Isolated alveolar macrophages were cultured in GIBCO™ RPMI media dosed with 10% fetal calf serum, 1% PSF and 1% L-glutamine (cell culture media). 10^5 cells were stimulated with 10 ng/ml IL-4 and 10 ng/ml IL-13 for 15 min, 30 min, 60 min or overnight. Alveolar macrophages were lysed in 2× Laemmli buffer for SDS-PAGE or in TRIzol for qPCR.
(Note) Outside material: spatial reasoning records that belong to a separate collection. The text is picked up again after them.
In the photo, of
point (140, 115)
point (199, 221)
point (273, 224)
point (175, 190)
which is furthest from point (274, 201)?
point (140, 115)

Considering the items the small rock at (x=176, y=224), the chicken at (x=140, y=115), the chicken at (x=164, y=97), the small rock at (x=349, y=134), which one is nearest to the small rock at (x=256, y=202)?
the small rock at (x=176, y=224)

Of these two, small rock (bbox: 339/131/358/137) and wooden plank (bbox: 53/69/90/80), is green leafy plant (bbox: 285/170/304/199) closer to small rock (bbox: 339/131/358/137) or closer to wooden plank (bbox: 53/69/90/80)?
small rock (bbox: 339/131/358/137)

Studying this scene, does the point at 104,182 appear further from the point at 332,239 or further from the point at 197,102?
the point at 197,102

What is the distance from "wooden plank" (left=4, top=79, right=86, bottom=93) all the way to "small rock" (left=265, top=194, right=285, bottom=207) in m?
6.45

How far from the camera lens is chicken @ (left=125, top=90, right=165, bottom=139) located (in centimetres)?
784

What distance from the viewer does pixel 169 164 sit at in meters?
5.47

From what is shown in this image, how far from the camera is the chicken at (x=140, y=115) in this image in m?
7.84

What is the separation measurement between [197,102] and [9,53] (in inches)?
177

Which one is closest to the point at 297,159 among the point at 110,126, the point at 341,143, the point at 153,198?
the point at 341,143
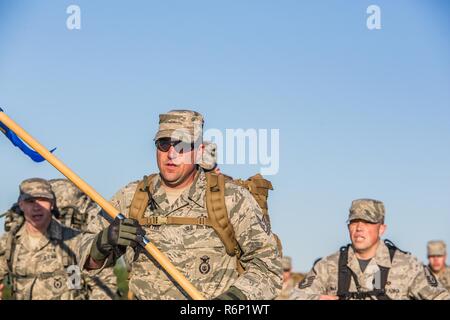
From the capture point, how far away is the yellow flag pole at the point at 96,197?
9727mm

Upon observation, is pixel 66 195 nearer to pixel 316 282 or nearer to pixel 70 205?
pixel 70 205

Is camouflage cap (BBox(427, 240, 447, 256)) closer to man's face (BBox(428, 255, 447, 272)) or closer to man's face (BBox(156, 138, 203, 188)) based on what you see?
man's face (BBox(428, 255, 447, 272))

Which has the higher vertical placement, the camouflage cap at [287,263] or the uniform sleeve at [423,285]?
the camouflage cap at [287,263]

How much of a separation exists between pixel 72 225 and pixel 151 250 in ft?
21.8

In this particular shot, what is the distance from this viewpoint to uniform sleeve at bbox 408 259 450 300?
45.2 ft

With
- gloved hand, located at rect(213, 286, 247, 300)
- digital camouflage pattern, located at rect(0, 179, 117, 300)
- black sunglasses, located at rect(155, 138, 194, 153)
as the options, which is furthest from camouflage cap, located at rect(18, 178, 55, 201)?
gloved hand, located at rect(213, 286, 247, 300)

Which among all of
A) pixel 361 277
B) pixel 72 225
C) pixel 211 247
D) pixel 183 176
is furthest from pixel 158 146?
pixel 72 225

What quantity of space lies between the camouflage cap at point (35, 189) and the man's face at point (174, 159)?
18.6ft

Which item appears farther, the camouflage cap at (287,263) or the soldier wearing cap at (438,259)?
the camouflage cap at (287,263)

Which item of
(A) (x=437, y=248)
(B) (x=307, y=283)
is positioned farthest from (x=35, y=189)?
(A) (x=437, y=248)

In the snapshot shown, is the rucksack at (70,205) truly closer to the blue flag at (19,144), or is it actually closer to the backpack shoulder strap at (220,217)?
the blue flag at (19,144)

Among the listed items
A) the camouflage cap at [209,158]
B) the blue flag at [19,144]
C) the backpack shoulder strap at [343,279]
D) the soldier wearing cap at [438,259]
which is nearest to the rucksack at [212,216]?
the blue flag at [19,144]
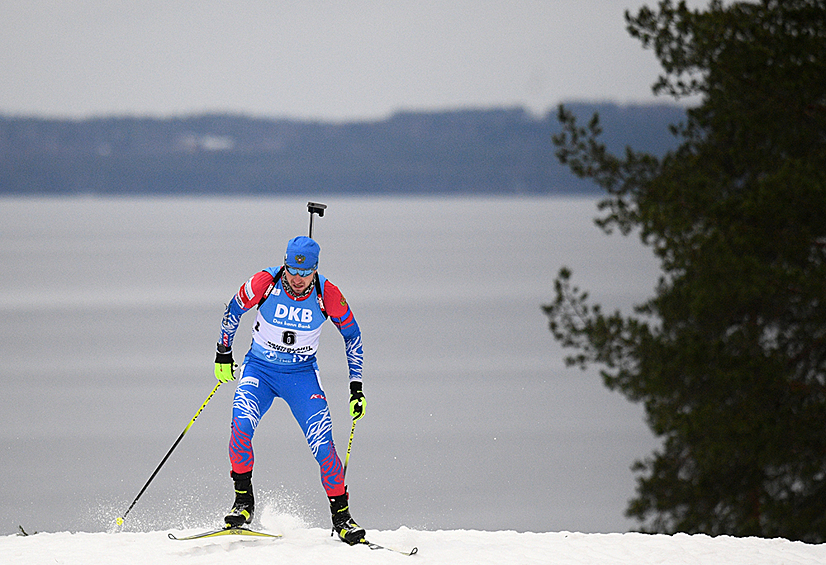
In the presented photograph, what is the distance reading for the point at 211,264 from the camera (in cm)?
14362

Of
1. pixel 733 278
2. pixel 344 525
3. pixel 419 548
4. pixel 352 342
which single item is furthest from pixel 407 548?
pixel 733 278

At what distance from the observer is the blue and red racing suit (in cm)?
718

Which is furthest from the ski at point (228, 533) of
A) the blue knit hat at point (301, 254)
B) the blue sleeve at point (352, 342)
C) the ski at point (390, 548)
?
the blue knit hat at point (301, 254)

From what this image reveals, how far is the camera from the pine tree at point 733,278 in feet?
42.1

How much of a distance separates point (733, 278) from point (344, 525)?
24.6 feet

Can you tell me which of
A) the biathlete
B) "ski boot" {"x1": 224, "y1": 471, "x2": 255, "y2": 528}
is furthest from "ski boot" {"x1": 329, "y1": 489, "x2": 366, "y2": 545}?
"ski boot" {"x1": 224, "y1": 471, "x2": 255, "y2": 528}

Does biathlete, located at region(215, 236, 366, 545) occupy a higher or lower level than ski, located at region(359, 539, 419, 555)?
higher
Single cells of the murine lungs were incubated for 2h in cell culture media at 37°C and 5% CO₂, subsequently the non-adherent cells were centrifuged at 1500 rpm, 5 min, room temperature and counted.10^5 cells per well were re-stimulated with plate bound α-CD3e (eBioscienceInc., San Diego, USA) for 4 days. Afterwards the cells were centrifuged again and the supernatant was used for ELISA.

Western blot

Protein expression and phosphorylation was determined via Western blot analysis. In vitro cultured cells were directly harvested in 2× Laemmli buffer. The protein samples were separated according to their molecular weight via a 10% acrylamide gel and SDS-PAGE. Subsequently, the proteins were blotted to a PVDF membrane at 4°C and 150 mA. After blocking with 5% skim milk powder (Sigma-Aldrich Inc., Vienna, Austria) in PBS-Tween 20, the membranes were probed for proteins of interest. The antibodies against phospho-AKT (Ser473, D9E), phospho- GSK-3β (Ser9, 5B3), phospho-Smad2 (Ser465/467)/Smad3 (Ser423/467, D27F4), Smad2/3, AKT were purchased from Cell Signaling Technology, Inc., antibody against Arginase I (C-2) from Santa Cruz Biotechnology, INC. and anti-actin antibody was obtained from Sigma-Aldrich Inc, Vienna, Austria. The blots were developed with SuperSignal^® West Femto Maximum Sensitivity Substrate (Thermo Fisher Scientific, Waltham, USA) and pictures were taken with FluorChem^® HD2 Chemiluminesence Imager (Alpha Innotech Corp., San Leandro, CA, USA).

Statistical analysis

The gained values were stated as boxplots indicating the median, the 1^st- and 3^rd -Quartiles and min and max, or as scatter plot with indicated mean, or as bar diagram showing the mean +/− SEM. The data were evaluated with GraphPad Prism 5 software (GraphPad, San Diego, CA, USA) by the means of 2-way-ANOVA, unpaired, two tailed Student t test or Mann Whitney test, if the samples did not follow a Gaussian distribution according to the Kolmogorov-Smirnov test. Critical for significant differences was a p-value less than 0.05 for all experiments. (p-values were expressed as follows: *p < 0.05, **p < 0.01, ***p < 0.001, ****p < 0.0001). The survival was assessed with the Kaplan-Meier analysis.